• **CONSIGNE**: Présentez sous forme de tableau Markdown le passage de la liste qui s'ouvre sur sa première ligne et se termine par la ligne contenant "Answer: the white", ces deux lignes comprises. Utilisez une colonne Numéro pour le rang de chaque ligne et une colonne Texte pour son contenu, en omettant les lignes vides.
━━━━━━━━━━━━━━━━━━━━
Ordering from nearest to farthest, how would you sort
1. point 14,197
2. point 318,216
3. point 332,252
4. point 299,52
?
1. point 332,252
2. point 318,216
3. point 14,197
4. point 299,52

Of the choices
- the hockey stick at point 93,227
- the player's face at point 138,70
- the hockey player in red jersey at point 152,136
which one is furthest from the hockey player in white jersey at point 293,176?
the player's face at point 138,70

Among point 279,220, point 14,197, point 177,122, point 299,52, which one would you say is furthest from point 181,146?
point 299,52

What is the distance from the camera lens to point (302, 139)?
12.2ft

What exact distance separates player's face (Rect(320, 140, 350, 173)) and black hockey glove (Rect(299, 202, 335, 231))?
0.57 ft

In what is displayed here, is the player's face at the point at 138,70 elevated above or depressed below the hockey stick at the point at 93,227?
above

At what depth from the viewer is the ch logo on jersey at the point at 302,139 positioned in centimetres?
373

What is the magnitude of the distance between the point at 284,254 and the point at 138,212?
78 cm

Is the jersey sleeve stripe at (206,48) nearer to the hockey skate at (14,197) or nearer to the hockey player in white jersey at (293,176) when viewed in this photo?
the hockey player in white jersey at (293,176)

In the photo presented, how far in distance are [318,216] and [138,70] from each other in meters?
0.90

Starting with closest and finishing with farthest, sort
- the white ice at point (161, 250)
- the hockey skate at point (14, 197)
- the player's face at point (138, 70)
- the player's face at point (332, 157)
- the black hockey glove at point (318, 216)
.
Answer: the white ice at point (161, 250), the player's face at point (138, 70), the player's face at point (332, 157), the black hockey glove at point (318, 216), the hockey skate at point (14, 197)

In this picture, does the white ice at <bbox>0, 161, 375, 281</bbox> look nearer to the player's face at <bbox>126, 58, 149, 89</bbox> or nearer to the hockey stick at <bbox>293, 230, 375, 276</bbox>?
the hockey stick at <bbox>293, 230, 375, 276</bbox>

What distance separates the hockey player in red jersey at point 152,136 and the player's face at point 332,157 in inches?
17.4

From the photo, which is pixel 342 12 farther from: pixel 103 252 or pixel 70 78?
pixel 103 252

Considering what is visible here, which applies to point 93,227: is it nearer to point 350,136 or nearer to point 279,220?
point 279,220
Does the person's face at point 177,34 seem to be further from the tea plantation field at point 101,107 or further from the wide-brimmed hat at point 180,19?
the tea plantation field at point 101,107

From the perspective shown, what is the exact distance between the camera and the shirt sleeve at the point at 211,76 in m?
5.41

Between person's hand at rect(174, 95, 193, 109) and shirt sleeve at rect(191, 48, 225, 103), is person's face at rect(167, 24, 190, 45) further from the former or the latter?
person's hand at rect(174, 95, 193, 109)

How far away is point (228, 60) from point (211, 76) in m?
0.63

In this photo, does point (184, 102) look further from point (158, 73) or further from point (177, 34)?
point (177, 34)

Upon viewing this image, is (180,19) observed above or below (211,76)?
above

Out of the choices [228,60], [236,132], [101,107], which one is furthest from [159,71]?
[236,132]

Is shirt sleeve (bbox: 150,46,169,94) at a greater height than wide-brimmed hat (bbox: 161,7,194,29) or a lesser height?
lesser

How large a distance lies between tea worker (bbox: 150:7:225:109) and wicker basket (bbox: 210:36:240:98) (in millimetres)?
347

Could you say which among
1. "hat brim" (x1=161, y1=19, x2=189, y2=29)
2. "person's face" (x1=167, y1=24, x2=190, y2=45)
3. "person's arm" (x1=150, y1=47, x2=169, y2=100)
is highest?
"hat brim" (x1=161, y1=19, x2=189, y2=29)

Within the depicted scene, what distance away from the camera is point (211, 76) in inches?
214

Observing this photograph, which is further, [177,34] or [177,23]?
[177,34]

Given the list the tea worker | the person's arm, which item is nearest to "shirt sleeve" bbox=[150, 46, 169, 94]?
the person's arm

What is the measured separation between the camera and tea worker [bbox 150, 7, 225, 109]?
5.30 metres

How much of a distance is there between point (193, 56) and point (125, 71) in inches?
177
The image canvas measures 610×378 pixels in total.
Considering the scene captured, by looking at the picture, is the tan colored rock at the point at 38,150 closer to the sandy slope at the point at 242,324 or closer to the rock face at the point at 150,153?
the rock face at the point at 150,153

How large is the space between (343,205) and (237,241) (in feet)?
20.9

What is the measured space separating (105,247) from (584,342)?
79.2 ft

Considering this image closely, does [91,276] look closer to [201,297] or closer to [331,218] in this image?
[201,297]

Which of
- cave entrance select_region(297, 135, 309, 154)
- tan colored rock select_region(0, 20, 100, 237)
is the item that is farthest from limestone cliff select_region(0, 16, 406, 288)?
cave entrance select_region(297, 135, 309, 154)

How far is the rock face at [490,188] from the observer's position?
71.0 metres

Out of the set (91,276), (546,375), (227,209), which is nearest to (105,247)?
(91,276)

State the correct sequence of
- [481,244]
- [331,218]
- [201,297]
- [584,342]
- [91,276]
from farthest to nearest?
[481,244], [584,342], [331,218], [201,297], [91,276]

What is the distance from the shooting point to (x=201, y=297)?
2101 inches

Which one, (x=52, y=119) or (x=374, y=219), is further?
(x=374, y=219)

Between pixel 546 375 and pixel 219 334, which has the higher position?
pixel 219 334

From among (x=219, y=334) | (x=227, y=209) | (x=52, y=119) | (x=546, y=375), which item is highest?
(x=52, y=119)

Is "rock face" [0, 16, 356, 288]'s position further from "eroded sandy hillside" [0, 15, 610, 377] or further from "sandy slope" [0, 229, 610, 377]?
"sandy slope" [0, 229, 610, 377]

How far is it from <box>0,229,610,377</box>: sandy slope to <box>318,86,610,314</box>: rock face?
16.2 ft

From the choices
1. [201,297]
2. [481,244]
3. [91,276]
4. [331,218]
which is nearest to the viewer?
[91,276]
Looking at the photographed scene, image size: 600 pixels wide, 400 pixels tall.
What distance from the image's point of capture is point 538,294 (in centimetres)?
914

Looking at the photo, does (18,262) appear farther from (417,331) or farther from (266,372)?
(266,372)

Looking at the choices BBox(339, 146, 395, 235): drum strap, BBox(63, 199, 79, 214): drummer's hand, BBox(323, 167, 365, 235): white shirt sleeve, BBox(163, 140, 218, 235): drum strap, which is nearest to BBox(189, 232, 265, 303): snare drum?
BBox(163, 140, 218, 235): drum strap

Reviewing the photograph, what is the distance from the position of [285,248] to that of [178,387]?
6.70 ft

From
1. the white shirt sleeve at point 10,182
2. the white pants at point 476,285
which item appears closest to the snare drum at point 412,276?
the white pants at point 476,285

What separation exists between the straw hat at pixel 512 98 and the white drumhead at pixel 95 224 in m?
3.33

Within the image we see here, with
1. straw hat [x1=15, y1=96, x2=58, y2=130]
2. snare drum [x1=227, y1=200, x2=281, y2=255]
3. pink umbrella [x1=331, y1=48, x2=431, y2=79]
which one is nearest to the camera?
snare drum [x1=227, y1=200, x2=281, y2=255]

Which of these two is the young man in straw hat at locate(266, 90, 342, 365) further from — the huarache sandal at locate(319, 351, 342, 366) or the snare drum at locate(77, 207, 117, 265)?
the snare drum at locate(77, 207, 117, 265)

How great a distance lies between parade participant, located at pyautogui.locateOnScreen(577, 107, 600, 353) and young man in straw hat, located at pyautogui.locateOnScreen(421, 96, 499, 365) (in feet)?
━━━━━━━━━━━━━━━━━━━━
• **RÉPONSE**:
| Numéro | Texte |
|---|---|
| 1 | Ordering from nearest to farthest, how would you sort |
| 2 | 1. point 14,197 |
| 3 | 2. point 318,216 |
| 4 | 3. point 332,252 |
| 5 | 4. point 299,52 |
| 6 | ? |
| 7 | 1. point 332,252 |
| 8 | 2. point 318,216 |
| 9 | 3. point 14,197 |
| 10 | 4. point 299,52 |
| 11 | Of the choices |
| 12 | - the hockey stick at point 93,227 |
| 13 | - the player's face at point 138,70 |
| 14 | - the hockey player in red jersey at point 152,136 |
| 15 | which one is furthest from the hockey player in white jersey at point 293,176? |
| 16 | the player's face at point 138,70 |
| 17 | Among point 279,220, point 14,197, point 177,122, point 299,52, which one would you say is furthest from point 181,146? |
| 18 | point 299,52 |
| 19 | What is the distance from the camera lens to point (302, 139)? |
| 20 | 12.2ft |
| 21 | What exact distance separates player's face (Rect(320, 140, 350, 173)) and black hockey glove (Rect(299, 202, 335, 231))? |
| 22 | 0.57 ft |
| 23 | In what is displayed here, is the player's face at the point at 138,70 elevated above or depressed below the hockey stick at the point at 93,227? |
| 24 | above |
| 25 | At what depth from the viewer is the ch logo on jersey at the point at 302,139 positioned in centimetres? |
| 26 | 373 |
| 27 | What is the magnitude of the distance between the point at 284,254 and the point at 138,212? |
| 28 | 78 cm |
| 29 | Is the jersey sleeve stripe at (206,48) nearer to the hockey skate at (14,197) or nearer to the hockey player in white jersey at (293,176) when viewed in this photo? |
| 30 | the hockey player in white jersey at (293,176) |
| 31 | In the photo presented, how far in distance are [318,216] and [138,70] from each other in meters? |
| 32 | 0.90 |
| 33 | Starting with closest and finishing with farthest, sort |
| 34 | - the white ice at point (161, 250) |
| 35 | - the hockey skate at point (14, 197) |
| 36 | - the player's face at point (138, 70) |
| 37 | - the player's face at point (332, 157) |
| 38 | - the black hockey glove at point (318, 216) |
| 39 | . |
| 40 | Answer: the white ice at point (161, 250), the player's face at point (138, 70), the player's face at point (332, 157), the black hockey glove at point (318, 216), the hockey skate at point (14, 197) |